Kirchner quer argentinos como "fiscais de seus bolsos"

O presidente Néstor Kirchner quer que "os consumidores sejam fiscais de seus bolsos" na cruzada para impedir uma espiral inflacionária, e "castiguem quem aumentar os preços abusivamente", afirmou uma fonte da Casa Rosada à AE. A declaração da fonte remete aos tempos em que no Brasil havia congelamento de preços, câmaras setoriais e os famosos "fiscais".Porém, na sede do governo argentino, os assessores próximos ao presidente afirmam que "não existe a intenção de controlar os preços via tabelamento". O que Néstor Kirchner "está propondo, através dos acordos com as grandes cadeias de supermercados e produtores de carne bovina e de frango, é baixar os preços", explica.Para que o objetivo do governo dê certo, Kirchner "conta com a solidariedade empresarial para evitar que se disparem os preços dos produtos da cesta básica e que o consumidor pesquise os preços", detalha.

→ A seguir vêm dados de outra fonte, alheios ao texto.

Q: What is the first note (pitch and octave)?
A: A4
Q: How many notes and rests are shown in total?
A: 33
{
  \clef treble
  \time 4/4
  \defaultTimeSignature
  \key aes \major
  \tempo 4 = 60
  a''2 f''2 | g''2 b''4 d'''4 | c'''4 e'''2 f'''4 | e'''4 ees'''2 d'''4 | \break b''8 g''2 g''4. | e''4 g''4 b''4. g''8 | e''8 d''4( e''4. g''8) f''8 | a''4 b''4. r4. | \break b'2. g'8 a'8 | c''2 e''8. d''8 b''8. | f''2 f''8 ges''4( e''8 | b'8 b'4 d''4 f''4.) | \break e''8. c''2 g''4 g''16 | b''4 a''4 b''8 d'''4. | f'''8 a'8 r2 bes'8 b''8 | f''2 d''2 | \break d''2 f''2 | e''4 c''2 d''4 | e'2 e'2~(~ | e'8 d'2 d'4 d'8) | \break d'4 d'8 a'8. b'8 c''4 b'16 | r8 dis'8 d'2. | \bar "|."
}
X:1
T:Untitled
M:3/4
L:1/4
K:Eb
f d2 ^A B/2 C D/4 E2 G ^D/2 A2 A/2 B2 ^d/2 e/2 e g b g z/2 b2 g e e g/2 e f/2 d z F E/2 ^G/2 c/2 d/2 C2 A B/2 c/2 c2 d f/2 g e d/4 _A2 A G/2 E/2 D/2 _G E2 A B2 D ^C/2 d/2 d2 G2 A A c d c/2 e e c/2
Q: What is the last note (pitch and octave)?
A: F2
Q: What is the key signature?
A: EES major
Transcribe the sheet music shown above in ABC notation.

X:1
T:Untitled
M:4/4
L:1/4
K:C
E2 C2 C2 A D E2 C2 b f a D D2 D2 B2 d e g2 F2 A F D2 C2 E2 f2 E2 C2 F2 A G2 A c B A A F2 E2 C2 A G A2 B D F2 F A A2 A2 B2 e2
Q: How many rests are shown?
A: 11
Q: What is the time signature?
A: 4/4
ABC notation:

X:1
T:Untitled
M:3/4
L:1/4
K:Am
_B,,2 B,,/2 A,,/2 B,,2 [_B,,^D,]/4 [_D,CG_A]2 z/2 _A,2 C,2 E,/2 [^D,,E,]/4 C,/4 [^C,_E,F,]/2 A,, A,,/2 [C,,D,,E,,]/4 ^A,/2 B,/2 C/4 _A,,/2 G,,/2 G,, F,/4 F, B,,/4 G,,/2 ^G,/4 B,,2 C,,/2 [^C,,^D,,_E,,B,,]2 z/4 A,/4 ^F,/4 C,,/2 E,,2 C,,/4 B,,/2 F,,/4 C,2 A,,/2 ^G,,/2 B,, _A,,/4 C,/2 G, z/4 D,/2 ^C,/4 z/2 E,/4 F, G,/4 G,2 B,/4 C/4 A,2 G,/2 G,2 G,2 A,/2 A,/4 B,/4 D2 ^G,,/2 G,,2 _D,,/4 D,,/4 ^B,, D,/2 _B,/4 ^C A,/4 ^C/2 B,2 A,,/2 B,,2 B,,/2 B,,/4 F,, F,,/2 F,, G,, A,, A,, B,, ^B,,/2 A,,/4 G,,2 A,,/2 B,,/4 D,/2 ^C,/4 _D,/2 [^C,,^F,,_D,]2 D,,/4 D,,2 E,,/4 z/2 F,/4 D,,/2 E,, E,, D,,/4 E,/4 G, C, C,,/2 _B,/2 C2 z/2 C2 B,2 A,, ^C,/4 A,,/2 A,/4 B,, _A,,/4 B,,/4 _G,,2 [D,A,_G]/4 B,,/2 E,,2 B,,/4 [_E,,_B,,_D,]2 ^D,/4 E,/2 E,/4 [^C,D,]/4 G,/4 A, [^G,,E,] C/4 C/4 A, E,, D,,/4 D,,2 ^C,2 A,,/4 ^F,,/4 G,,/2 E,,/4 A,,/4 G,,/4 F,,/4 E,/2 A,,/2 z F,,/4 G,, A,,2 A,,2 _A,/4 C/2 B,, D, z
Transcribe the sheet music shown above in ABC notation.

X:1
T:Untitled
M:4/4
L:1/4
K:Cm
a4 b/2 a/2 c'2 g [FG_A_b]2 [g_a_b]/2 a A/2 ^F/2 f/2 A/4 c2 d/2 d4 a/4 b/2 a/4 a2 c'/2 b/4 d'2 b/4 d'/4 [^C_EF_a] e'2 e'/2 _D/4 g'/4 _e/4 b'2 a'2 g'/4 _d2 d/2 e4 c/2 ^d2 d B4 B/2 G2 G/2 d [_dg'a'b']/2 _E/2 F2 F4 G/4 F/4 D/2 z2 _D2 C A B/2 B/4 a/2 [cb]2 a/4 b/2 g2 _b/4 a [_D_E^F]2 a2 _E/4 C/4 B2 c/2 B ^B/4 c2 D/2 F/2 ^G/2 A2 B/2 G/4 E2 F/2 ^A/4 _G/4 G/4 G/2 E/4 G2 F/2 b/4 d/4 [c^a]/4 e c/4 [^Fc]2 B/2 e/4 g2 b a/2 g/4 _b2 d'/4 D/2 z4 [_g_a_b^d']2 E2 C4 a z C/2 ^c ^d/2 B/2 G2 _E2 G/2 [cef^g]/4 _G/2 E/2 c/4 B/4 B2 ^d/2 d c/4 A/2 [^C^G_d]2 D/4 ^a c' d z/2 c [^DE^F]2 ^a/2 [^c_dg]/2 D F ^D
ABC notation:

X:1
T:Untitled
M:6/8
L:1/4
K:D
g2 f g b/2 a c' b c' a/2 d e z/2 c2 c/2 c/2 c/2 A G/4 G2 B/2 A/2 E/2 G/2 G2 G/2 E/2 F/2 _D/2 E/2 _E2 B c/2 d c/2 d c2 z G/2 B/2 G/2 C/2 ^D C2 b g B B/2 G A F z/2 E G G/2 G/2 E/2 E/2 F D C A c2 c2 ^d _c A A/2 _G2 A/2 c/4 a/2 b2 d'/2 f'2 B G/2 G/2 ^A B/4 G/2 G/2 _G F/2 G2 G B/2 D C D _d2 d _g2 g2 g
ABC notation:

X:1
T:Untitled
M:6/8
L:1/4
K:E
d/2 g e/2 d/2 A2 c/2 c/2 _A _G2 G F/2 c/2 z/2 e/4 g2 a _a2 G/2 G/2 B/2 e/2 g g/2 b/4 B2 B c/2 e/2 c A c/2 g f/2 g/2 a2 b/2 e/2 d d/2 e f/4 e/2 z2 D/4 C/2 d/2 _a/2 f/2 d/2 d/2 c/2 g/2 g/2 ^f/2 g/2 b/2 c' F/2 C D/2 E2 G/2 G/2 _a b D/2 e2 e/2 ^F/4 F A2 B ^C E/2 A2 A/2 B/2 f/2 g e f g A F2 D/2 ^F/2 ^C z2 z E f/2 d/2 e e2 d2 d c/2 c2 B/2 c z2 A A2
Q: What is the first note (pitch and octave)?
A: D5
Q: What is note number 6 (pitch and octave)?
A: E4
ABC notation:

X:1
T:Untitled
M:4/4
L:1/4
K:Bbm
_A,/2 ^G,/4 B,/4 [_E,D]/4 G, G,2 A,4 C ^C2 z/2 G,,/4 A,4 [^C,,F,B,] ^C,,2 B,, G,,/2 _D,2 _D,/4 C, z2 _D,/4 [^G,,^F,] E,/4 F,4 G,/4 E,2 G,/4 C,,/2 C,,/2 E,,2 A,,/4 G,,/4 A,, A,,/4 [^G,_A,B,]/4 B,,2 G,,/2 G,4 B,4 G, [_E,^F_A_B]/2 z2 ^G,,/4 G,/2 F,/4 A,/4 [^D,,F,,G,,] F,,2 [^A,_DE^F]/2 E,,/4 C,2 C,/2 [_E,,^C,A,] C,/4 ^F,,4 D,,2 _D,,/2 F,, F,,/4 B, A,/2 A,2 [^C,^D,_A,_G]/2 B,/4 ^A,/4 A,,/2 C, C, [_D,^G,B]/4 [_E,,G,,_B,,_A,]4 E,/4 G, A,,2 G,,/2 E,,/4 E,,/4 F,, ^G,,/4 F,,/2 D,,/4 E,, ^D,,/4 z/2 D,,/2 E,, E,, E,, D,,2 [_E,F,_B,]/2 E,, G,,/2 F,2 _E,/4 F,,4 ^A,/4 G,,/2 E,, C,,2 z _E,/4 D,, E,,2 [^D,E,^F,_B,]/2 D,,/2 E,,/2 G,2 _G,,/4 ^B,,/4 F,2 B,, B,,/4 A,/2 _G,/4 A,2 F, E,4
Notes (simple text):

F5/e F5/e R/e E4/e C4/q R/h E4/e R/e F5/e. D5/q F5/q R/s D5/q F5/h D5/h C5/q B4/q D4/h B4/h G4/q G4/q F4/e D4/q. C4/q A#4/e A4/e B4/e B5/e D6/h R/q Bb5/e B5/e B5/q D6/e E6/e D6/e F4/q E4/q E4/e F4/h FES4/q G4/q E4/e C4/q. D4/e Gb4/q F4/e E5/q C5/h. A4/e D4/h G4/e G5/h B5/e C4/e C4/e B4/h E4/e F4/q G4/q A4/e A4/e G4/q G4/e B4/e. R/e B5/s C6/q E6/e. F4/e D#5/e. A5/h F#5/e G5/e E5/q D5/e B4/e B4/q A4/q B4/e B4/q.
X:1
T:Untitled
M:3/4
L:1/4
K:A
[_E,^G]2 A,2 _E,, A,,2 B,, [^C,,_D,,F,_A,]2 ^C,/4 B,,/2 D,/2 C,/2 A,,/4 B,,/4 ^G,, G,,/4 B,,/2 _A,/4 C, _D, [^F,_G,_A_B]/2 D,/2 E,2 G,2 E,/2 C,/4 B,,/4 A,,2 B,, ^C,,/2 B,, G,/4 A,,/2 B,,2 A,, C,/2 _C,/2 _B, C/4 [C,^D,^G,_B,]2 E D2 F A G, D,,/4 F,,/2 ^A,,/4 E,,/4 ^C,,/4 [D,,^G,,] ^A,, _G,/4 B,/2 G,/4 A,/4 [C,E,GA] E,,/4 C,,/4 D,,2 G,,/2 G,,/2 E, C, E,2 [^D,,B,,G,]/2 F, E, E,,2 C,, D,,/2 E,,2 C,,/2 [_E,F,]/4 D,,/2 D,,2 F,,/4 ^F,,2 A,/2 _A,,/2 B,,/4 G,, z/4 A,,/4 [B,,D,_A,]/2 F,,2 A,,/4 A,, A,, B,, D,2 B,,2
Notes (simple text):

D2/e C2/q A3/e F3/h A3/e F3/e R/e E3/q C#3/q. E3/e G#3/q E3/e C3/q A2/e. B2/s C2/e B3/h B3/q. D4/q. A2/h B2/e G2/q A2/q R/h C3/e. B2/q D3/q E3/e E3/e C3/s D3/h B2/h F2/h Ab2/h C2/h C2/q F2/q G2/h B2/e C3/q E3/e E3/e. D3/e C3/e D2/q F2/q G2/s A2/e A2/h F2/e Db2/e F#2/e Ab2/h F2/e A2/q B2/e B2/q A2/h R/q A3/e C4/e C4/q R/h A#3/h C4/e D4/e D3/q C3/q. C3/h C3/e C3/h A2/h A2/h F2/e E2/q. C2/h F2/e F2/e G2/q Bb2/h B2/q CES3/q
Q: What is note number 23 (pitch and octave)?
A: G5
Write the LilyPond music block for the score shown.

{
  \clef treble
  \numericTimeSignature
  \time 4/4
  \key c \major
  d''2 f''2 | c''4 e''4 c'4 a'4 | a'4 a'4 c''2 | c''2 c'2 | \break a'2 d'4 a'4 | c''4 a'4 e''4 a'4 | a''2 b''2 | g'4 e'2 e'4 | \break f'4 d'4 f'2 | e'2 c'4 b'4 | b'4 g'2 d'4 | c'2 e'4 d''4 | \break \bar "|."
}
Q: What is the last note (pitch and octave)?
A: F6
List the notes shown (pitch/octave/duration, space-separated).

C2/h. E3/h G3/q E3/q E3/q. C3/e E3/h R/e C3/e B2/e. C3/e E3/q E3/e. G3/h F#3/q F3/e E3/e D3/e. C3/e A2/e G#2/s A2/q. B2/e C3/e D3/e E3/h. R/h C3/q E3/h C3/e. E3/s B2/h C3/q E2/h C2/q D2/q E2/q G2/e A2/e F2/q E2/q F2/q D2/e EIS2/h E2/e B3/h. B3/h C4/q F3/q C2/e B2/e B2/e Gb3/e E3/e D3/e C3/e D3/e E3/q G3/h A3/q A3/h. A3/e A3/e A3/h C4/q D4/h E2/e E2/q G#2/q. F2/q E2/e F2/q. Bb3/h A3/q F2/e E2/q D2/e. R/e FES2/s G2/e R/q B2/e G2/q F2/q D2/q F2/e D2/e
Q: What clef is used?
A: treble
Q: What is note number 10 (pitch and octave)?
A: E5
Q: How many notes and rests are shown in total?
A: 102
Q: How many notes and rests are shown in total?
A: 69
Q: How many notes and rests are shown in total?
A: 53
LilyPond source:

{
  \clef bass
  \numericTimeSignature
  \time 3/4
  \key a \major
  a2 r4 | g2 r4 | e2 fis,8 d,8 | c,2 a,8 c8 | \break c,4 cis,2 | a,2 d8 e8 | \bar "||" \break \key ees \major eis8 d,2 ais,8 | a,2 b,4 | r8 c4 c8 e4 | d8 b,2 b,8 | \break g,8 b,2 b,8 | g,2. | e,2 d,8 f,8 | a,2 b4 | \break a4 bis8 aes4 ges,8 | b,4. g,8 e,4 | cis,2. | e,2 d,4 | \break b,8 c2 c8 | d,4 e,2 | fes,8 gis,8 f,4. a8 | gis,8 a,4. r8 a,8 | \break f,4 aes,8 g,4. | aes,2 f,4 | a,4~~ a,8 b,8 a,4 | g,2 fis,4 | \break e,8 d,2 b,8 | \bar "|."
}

A grande preocupação da Casa Rosada é com a cesta básica, porque, se os principais produtos sobem, "há um componente psicológico e todos os demais produtos começam a subir sem uma razão lógica para isso", raciocina a fonte. "O povo não é burro e se dará conta de quem baixou e quem subiu os preços", diz, completando que "o plano do presidente dará certo porque o consumidor vai procurar o mais barato".Se há otimismo do governo com os acordos assinados, do outro lado existe uma certa descrença de que estes irão funcionar. No caso da carne, embora os frigoríficos tenham manifestado a intenção de "colaborar" com a redução de 10% nos preços de cinco cortes básicos de vaca, os açougueiros alegam que será "muito difícil" colocar essa baixa em prática, já que eles compram uma ou meia rés. "É impossível baixar uns cortes e outros não, salvo que subamos o resto", disse Miguel Domínguez, dono de açougue.Já o presidente da Associação de Açougueiros da cidade de Buenos Aires, Manuel Sineiro, duvida da política do acordo ao afirmar que "é preciso ver se esses cortes chegarão aos açougues e não ficarão só nas cadeias de supermercados que são as donas dos frigoríficos".O governo também tenta fazer um acordo de redução de preços da erva mate que, para os argentinos, tem o mesmo peso na cesta básica que o café para os brasileiros. Porém, o diretor do Instituto Nacional de Erva Mate, Hugo Sanz, considera que será "difícil para o governo conseguir um acordo para impedir a iminente alta do preço" desse produto.